Kini tidak ada keraguan lagi dalam benak Ender. Tidak ada bantuan untuknya. Apapun yang dia hadapi, sekarang dan selamanya, tidak ada yang bisa menyelamatkannya dari hal itu. Peter mungkin sampah, tapi Peter benar, selalu benar; kekuatan untuk menimbulkan rasa sakit adalah satu-satunya kekuatan yang penting, kekuatan untuk membunuh dan menghancurkan, karena jika Anda tidak bisa membunuh maka Anda selalu tunduk pada mereka yang bisa, dan tidak ada dan tidak ada seorang pun yang akan menyelamatkan Anda.

Kini tidak ada keraguan lagi dalam benak Ender. Tidak ada bantuan untuknya.

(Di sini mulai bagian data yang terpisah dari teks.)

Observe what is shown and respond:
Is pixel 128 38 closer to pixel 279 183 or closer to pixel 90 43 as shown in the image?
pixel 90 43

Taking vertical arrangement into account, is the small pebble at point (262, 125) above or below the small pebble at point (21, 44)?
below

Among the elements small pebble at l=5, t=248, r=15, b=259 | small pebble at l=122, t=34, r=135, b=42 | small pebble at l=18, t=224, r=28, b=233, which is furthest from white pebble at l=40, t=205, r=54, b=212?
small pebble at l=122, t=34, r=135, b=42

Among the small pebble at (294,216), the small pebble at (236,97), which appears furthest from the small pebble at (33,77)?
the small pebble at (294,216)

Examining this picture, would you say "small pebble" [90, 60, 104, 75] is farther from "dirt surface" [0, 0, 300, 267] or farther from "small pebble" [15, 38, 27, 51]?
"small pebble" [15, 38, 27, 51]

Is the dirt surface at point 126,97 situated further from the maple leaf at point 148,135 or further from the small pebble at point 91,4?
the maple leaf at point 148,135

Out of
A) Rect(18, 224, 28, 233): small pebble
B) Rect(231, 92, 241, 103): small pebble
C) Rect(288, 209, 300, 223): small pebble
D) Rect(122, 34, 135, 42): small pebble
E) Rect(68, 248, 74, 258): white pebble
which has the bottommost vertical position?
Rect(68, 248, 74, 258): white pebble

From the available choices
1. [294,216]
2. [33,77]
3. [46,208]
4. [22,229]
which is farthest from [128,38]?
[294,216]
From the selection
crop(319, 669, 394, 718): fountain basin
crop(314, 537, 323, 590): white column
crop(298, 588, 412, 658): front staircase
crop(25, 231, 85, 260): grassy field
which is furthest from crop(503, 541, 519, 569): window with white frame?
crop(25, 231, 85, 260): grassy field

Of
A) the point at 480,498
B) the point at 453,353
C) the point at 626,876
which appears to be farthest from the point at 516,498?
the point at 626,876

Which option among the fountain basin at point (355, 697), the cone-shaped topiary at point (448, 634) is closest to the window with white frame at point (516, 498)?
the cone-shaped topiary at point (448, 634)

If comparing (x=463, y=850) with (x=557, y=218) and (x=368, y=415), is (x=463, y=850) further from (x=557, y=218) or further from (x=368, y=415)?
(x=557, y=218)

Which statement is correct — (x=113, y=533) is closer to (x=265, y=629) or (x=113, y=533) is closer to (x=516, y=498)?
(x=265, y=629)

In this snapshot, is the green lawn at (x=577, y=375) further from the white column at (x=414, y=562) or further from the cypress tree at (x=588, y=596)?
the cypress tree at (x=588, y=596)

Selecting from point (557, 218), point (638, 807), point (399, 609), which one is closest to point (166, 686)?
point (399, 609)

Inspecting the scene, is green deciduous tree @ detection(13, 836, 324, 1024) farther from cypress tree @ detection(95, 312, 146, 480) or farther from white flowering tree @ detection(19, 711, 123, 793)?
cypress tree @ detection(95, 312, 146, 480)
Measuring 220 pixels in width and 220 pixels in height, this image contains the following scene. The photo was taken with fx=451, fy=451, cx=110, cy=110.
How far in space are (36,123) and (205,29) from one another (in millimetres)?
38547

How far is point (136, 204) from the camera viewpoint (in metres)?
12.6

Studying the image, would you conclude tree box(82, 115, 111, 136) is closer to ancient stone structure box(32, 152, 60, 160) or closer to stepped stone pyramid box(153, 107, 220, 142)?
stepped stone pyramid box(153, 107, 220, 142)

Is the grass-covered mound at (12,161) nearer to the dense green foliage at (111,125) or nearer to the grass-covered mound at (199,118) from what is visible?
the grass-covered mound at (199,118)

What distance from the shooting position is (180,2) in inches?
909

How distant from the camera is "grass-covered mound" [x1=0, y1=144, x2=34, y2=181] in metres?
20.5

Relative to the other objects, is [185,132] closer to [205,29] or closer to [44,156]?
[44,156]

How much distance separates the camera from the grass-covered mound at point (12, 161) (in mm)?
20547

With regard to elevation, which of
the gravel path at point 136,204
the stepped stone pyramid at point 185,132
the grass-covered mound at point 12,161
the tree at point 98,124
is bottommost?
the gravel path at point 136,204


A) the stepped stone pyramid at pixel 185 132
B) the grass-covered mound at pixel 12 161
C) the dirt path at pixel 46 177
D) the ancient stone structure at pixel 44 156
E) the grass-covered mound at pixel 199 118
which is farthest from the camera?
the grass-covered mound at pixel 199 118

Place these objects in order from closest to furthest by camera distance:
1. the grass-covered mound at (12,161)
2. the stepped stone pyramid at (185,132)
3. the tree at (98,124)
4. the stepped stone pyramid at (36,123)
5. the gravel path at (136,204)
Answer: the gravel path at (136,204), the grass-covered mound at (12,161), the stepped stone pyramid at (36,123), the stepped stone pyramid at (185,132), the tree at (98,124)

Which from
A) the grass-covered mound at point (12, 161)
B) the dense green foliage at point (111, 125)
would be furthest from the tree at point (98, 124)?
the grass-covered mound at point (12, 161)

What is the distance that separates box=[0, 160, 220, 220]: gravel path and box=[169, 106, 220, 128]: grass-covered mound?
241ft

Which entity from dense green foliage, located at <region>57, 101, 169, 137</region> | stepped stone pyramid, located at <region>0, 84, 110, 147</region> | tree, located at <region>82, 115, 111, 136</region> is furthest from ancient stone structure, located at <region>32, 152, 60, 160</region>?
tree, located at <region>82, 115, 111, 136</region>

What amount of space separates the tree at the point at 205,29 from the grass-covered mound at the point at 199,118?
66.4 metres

Apapun yang dia hadapi, sekarang dan selamanya, tidak ada yang bisa menyelamatkannya dari hal itu. Peter mungkin sampah, tapi Peter benar, selalu benar; kekuatan untuk menimbulkan rasa sakit adalah satu-satunya kekuatan yang penting, kekuatan untuk membunuh dan menghancurkan, karena jika Anda tidak bisa membunuh maka Anda selalu tunduk pada mereka yang bisa, dan tidak ada dan tidak ada seorang pun yang akan menyelamatkan Anda.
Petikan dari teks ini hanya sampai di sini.